Although many founders begin operating their businesses under their own names, it makes such businesses look small and unprofessional. Therefore, I recommend you decide on a trade business name and register it.
The choice of your company name is important because as with location, a business name is recognizable and can serve as a form of advertising. It is part of the total package you are selling and will promote familiarity and confidence in your product. Your company name should be appropriate to your product, easy to read, and easy to remember.
Since you’ll spend considerable time and money launching and operating your business, protect its name. Before you order business cards, stationery, or a brochure design, check with your county or city clerk to ensure that no one else is using the name you decide on. If you choose a trade name that no other business is using, you can register it. If someone else is using the one you select, you will have to choose another one. Have several alternative names ready in case the one you want is already being used. Check the Yellow Pages of your telephone book to see if anyone locally is using the name you are considering. In most states, you file a trade business name statement with the county or city clerk and publish a specially worded notice in the legal section of your local newspaper. A majority of states provide the form for filing, publish the notice, and file the required affidavit; some require that you register a company name.
To register your company name, you will fill out a form, sign it, get it notarized, and pay the required fee. Fees range from about $10 to $60. Ask when you must renew your name registration.

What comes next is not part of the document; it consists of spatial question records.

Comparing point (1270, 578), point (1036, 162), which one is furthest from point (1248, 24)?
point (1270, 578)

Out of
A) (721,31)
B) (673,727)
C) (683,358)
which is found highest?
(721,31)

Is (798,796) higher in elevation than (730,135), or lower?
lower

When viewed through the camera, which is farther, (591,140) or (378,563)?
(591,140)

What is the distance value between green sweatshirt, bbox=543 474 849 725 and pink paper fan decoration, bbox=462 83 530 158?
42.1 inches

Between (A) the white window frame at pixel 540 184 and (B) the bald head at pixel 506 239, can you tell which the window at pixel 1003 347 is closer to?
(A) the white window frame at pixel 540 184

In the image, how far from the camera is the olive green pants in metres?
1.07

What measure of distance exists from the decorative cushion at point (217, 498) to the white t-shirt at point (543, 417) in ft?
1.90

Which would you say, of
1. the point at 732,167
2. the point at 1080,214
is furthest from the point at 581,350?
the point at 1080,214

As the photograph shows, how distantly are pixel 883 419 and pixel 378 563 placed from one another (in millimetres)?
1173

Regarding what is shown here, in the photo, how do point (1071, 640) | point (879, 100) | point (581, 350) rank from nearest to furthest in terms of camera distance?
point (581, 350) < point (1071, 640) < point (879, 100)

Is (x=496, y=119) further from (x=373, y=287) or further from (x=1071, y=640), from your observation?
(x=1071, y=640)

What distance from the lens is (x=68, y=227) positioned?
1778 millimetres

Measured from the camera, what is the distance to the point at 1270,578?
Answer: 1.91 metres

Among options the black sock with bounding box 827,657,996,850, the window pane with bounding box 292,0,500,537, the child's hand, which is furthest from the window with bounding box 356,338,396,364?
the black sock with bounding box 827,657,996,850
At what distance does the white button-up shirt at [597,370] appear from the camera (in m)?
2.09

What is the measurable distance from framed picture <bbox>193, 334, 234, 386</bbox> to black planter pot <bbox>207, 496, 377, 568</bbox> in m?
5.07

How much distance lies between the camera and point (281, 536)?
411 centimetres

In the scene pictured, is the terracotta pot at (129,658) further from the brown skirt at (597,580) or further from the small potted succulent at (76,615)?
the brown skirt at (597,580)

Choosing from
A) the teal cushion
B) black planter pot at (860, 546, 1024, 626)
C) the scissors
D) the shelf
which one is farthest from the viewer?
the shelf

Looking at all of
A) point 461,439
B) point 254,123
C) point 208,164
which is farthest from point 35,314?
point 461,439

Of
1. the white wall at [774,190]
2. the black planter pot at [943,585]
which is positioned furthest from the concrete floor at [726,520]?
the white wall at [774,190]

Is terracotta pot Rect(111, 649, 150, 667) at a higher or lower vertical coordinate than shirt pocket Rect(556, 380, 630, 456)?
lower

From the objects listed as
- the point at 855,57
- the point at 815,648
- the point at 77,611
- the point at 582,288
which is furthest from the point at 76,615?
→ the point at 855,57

If you decide to use your own first and last name, you will not need to register it. However, if you add words like co. or associates, or if you change your own name in any way, it is considered a trade name and should be registered.
In some states, sole proprietorships and partnerships are registered at the state level rather than the local level. Corporations are always registered at the state level with the secretary of state. I recommend that you register your name with the state department of commerce to prevent its use by any corporate entity.
Someone outside your local area could be using the name you select. To protect your company name and to obtain national rights, register it with the U.S. Patent Office. To register the name as a national trademark, the company must first use it on the product in interstate commerce and then file it with the Patent Office.
Unlike a patent application, a trade name application can be made on a government form. Issuance of the registration can take up to a year and is good for 20 years, after which time it can be renewed for additional 20-year periods. If international rights may have some value, there are ways to register your business name in a foreign country.
Some consultants specialize in developing company names, and some attorneys specialize in researching the registrability of company names. Services that maintain databases on business names can also be used to search names. Names in use can be found in the Trade Names Dictionary and the Thomas Register available in the reference section of your local library.
Other good references are Brand Names: Who Owns What, which lists 15,000 brand names of about 750 firms, and The Name Game: How to Name a Company and Product.
Your company name is an integral part of your intellectual property and should be properly protected.